Controllable LLM Reasoning via Sparse Autoencoder-Based Steering
- URL: http://arxiv.org/abs/2601.03595v1
- Date: Wed, 07 Jan 2026 05:26:26 GMT
- Title: Controllable LLM Reasoning via Sparse Autoencoder-Based Steering
- Authors: Yi Fang, Wenjie Wang, Mingfeng Xue, Boyi Deng, Fengli Xu, Dayiheng Liu, Fuli Feng,
- Abstract summary: Large Reasoning Models (LRMs) exhibit human-like cognitive reasoning strategies.<n>Currently, reasoning strategies are autonomously selected by LRMs themselves.<n>Existing methods struggle to control fine-grained reasoning strategies due to conceptual entanglement in LRMs' hidden states.

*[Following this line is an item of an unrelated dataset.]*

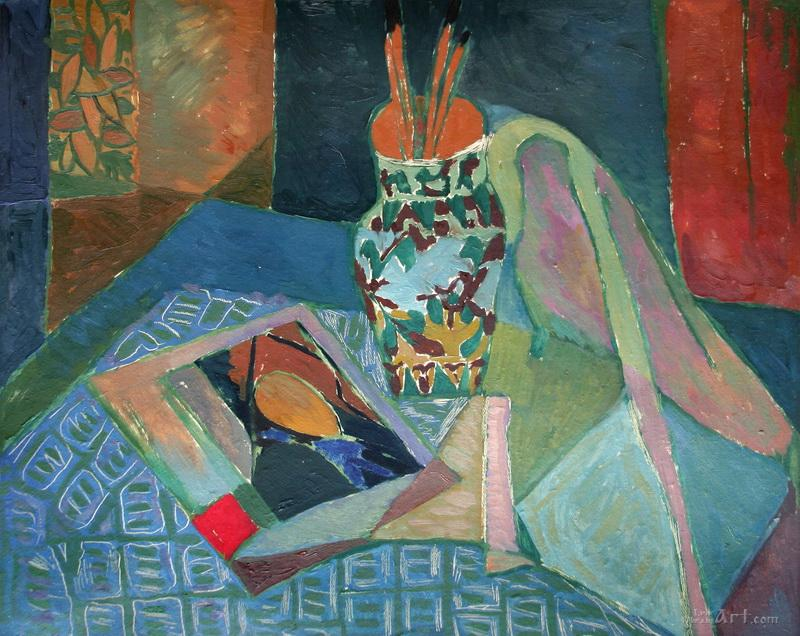 """Натюрморт с вазой и альбомом  Сезана""  картон, масло Флинта Зеновий - фото 1"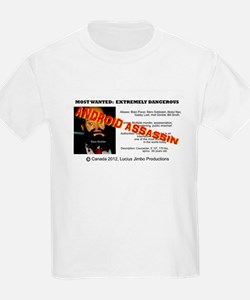 Android Assassin T-Shirt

- Score: 66.36947132041657
- License: http://arxiv.org/licenses/nonexclusive-distrib/1.0/
- Abstract: Large Reasoning Models (LRMs) exhibit human-like cognitive reasoning strategies (e.g. backtracking, cross-verification) during reasoning process, which improves their performance on complex tasks. Currently, reasoning strategies are autonomously selected by LRMs themselves. However, such autonomous selection often produces inefficient or even erroneous reasoning paths. To make reasoning more reliable and flexible, it is important to develop methods for controlling reasoning strategies. Existing methods struggle to control fine-grained reasoning strategies due to conceptual entanglement in LRMs' hidden states. To address this, we leverage Sparse Autoencoders (SAEs) to decompose strategy-entangled hidden states into a disentangled feature space. To identify the few strategy-specific features from the vast pool of SAE features, we propose SAE-Steering, an efficient two-stage feature identification pipeline. SAE-Steering first recalls features that amplify the logits of strategy-specific keywords, filtering out over 99\% of features, and then ranks the remaining features by their control effectiveness. Using the identified strategy-specific features as control vectors, SAE-Steering outperforms existing methods by over 15\% in control effectiveness. Furthermore, controlling reasoning strategies can redirect LRMs from erroneous paths to correct ones, achieving a 7\% absolute accuracy improvement.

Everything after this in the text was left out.